This project ingests content from local repositories and remote sources (e.g., GitHub repositories and web-hosted PDFs). As a result, it includes explicit defenses against common ingestion risks such as SSRF, unsafe redirects, path traversal, symlink attacks, and archive “zip bomb” patterns. Please report any suspected vulnerabilities responsibly.
Please do not open a public GitHub issue for security-sensitive reports.
Preferred reporting path:
- GitHub Security Advisories (Private Vulnerability Reporting), if available in this repository:
- Use the repository’s “Report a vulnerability” / Security tab flow.
- If private reporting is not available, contact the maintainers through a private channel listed in the repository metadata (e.g., a maintainer email on the GitHub profile), and reference this repository.
When reporting, include as much of the following as possible:
- A clear description of the impact (e.g., SSRF, credential leakage, arbitrary file read/write, RCE).
- A minimal reproduction (sample config/TOML and command invocation if relevant).
- Affected component(s) and inputs (URLs, file paths, archive structure, etc.).
- Any constraints you observed (e.g., only under certain config flags).
- Logs and stack traces with secrets removed.
We will acknowledge reports as soon as practical and coordinate a fix and disclosure plan with the reporter.
Security fixes are applied to the latest release line. If you are using an older version, we recommend upgrading to the newest published version before validating whether an issue is still present.
This section documents existing security controls to help reporters and users reason about expected behavior.
Remote fetches are expected to be routed through the project’s safe HTTP client.
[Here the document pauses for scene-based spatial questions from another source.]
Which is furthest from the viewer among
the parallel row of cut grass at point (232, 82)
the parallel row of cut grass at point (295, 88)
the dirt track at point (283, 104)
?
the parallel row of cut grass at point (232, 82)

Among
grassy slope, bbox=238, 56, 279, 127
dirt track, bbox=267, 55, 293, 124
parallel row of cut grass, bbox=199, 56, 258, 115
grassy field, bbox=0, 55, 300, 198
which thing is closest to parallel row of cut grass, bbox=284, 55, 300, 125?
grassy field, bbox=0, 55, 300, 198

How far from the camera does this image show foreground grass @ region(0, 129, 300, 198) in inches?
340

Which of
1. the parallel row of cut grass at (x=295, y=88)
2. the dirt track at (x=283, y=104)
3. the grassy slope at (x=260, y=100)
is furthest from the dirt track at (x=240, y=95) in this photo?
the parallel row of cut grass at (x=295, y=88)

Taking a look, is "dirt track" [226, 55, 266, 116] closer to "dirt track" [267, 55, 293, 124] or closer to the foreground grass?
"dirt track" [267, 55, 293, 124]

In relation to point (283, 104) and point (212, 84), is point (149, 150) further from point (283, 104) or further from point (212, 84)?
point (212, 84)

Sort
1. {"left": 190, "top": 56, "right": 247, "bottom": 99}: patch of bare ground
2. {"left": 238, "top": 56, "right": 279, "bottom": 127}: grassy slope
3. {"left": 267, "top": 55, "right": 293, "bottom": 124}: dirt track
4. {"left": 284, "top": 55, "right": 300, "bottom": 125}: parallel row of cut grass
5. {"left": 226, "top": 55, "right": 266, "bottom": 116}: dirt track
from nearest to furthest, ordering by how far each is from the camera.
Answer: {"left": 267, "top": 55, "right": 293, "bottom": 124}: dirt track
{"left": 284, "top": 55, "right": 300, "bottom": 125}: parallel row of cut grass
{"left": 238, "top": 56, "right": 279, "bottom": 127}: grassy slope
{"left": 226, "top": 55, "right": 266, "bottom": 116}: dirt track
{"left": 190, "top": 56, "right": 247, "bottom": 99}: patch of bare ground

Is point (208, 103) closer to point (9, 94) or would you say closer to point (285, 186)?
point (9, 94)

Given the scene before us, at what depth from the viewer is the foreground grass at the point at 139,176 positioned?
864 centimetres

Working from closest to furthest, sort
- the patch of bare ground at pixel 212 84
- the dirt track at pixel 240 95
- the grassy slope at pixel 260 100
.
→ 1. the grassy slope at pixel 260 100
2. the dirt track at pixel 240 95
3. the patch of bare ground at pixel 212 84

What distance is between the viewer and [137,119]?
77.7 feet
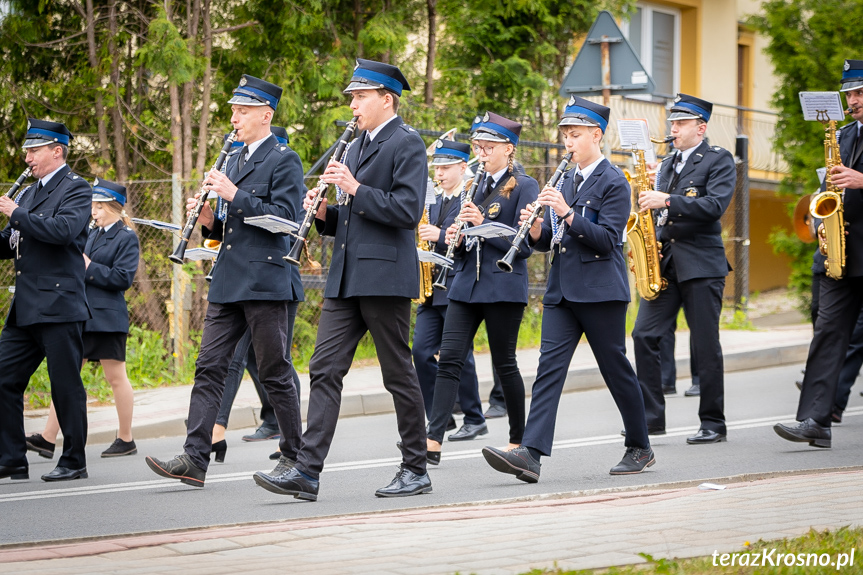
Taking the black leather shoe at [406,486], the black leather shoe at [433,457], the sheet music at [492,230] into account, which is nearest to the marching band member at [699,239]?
the sheet music at [492,230]

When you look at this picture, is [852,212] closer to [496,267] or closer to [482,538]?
[496,267]

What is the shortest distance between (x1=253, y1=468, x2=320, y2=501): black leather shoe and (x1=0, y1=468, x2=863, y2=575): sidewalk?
54 centimetres

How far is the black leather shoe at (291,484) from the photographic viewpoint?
620 centimetres

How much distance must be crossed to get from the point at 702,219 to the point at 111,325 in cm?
414

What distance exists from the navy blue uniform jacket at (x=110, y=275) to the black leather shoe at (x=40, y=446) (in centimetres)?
85

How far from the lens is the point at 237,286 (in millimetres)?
6777

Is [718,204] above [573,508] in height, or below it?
above

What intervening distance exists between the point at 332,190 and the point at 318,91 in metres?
1.14

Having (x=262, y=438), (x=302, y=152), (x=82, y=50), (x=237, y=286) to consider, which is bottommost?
(x=262, y=438)

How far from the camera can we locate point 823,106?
7.67m

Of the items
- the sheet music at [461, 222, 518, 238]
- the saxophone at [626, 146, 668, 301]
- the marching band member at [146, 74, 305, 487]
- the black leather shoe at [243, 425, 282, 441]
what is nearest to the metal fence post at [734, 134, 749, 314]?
the saxophone at [626, 146, 668, 301]

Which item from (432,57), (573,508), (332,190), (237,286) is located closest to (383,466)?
(237,286)

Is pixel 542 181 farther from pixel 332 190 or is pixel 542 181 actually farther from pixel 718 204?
pixel 718 204

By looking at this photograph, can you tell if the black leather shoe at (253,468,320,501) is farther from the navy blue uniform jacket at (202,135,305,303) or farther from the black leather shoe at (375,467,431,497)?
the navy blue uniform jacket at (202,135,305,303)
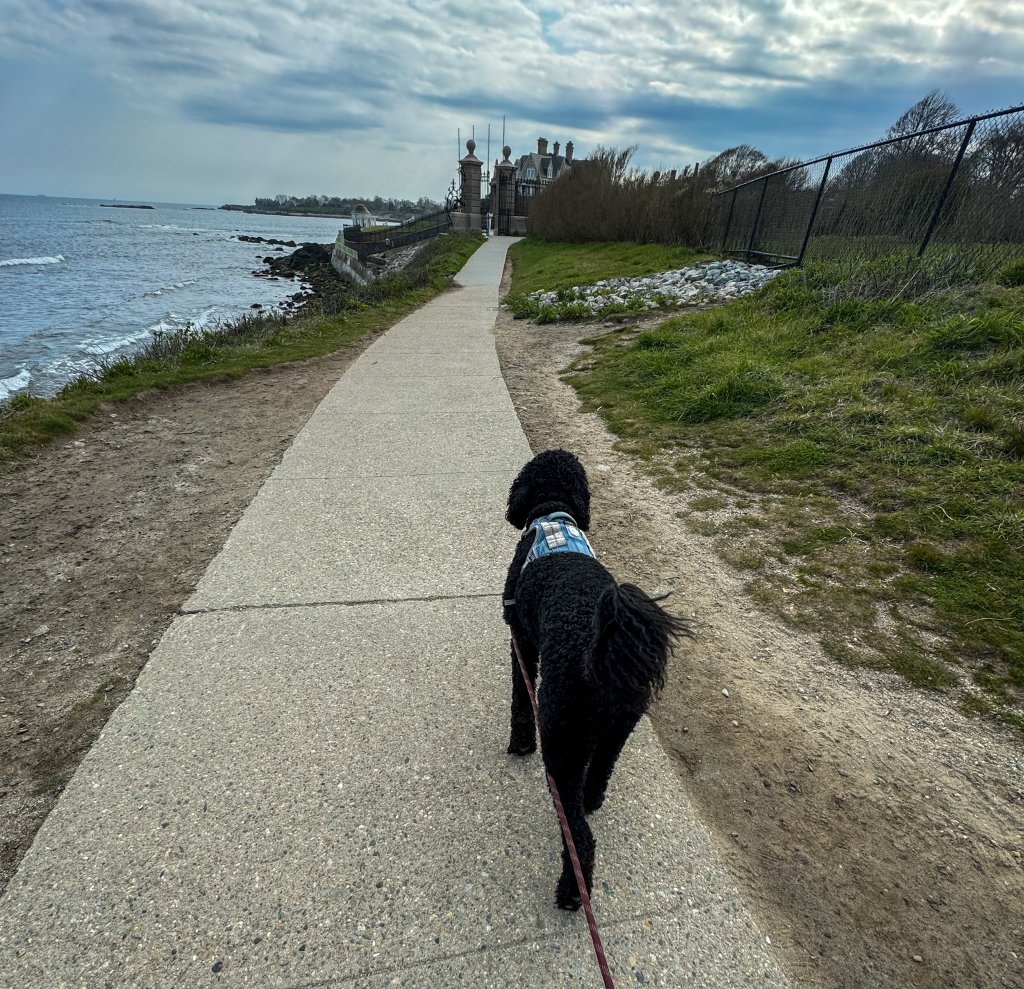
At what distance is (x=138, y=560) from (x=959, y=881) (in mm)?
4766

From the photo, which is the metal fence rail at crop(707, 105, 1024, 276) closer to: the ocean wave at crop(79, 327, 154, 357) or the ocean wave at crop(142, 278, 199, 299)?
the ocean wave at crop(79, 327, 154, 357)

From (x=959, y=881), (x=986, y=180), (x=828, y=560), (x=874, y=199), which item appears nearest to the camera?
(x=959, y=881)

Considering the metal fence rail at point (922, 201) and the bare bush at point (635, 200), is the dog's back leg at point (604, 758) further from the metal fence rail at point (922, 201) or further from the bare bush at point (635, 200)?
the bare bush at point (635, 200)

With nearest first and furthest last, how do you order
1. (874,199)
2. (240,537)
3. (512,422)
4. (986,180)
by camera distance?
(240,537) < (512,422) < (986,180) < (874,199)

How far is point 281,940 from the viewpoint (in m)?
1.80

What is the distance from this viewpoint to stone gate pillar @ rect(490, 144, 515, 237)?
4628 centimetres

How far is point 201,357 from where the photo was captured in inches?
348

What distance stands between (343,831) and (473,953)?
2.16 feet

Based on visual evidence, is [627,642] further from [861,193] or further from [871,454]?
[861,193]

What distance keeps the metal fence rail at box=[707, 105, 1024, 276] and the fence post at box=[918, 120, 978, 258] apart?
0.01 m

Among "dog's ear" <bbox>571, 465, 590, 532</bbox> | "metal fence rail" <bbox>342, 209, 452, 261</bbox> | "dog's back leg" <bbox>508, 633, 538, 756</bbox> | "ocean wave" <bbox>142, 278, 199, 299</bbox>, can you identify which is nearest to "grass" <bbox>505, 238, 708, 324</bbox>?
"dog's ear" <bbox>571, 465, 590, 532</bbox>

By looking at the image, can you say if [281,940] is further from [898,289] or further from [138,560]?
[898,289]

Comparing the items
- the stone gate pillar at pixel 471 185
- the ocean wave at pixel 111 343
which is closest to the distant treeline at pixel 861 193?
the ocean wave at pixel 111 343

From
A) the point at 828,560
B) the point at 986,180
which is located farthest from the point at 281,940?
the point at 986,180
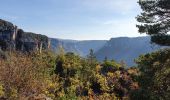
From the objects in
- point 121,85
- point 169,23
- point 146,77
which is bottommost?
point 121,85

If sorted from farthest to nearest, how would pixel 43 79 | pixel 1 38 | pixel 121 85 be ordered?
pixel 1 38
pixel 121 85
pixel 43 79

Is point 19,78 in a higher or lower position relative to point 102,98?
higher

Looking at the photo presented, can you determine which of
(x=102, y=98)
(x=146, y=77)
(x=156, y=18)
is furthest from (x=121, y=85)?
(x=156, y=18)

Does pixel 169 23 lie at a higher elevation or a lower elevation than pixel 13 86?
higher

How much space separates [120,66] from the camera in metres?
56.7

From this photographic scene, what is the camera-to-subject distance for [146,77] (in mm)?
25734

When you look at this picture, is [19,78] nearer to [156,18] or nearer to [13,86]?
[13,86]

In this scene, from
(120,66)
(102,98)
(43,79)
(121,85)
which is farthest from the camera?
(120,66)

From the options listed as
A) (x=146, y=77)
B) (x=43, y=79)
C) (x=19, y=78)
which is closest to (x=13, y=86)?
(x=19, y=78)

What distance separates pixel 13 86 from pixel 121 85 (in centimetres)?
2129

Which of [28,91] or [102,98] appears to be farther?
[102,98]

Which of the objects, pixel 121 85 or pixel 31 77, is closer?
pixel 31 77

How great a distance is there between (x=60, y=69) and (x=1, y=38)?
252 feet

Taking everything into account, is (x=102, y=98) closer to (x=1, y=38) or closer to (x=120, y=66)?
(x=120, y=66)
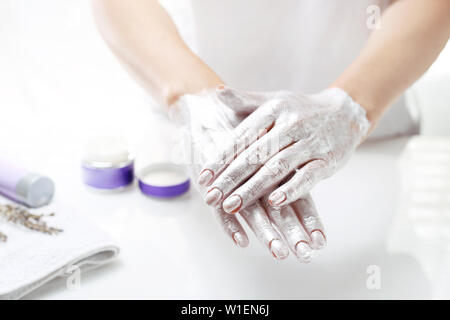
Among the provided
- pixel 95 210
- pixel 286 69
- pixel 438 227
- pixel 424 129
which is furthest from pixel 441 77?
pixel 95 210

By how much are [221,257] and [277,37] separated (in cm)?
47

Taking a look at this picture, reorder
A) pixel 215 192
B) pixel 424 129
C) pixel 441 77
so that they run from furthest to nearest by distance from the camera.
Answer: pixel 441 77
pixel 424 129
pixel 215 192

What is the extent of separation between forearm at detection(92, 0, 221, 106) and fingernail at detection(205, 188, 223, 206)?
195mm

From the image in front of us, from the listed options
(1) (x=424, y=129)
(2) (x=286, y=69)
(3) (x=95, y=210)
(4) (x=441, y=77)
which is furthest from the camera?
(4) (x=441, y=77)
The default policy is designed to:
- Block non-global (private, loopback, link-local, multicast, unspecified) IPs during DNS resolution.
- Restrict redirects to related hosts or an explicit allowlist, and block HTTPS → HTTP downgrade redirects.
- Drop sensitive headers (e.g.,
Authorization, cookies) on cross-host redirects.
If you find any input path that performs remote HTTP(S) requests without these controls—or bypasses host/IP/redirect checks—please report it.
GitHub API calls and zipball downloads are performed via the safe HTTP client and include additional safeguards such as:
- Streamed zipball download with size caps.
- Archive extraction defenses, including member-count limits, total-uncompressed limits, per-file caps, compression-ratio checks, and rejection of unsafe paths and symlinks inside archives.
Web PDF sources validate and normalize URLs and reject embedded credentials in URLs. Downloads are streamed with hard caps and (optionally) content sniffing to ensure the payload looks like a PDF.
Local repository traversal is designed to avoid common filesystem attacks:
- Enforces root containment and rejects traversal segments.
- Avoids following symlinks by default, and includes checks to prevent opening files outside the configured root.
- Honors
.gitignore(when enabled) and prunes ignored directories from traversal.
If you report a vulnerability, please keep details confidential until a fix is available. We will work with you to:
- Validate the report.
- Develop and test a fix.
- Publish a release and a security advisory / changelog entry describing the impact and remediation.
If you are operating in a high-risk environment (untrusted inputs), consider:
- Running ingestion in a restricted environment (container / VM) with least-privilege filesystem access.
- Using strict allowlists for remote domains when possible.
- Setting conservative caps for remote downloads and archive processing.
- Avoiding execution of untrusted code; treat ingested artifacts as data.
We appreciate responsible disclosure and will credit reporters in release notes or advisories when requested (subject to reporter preference).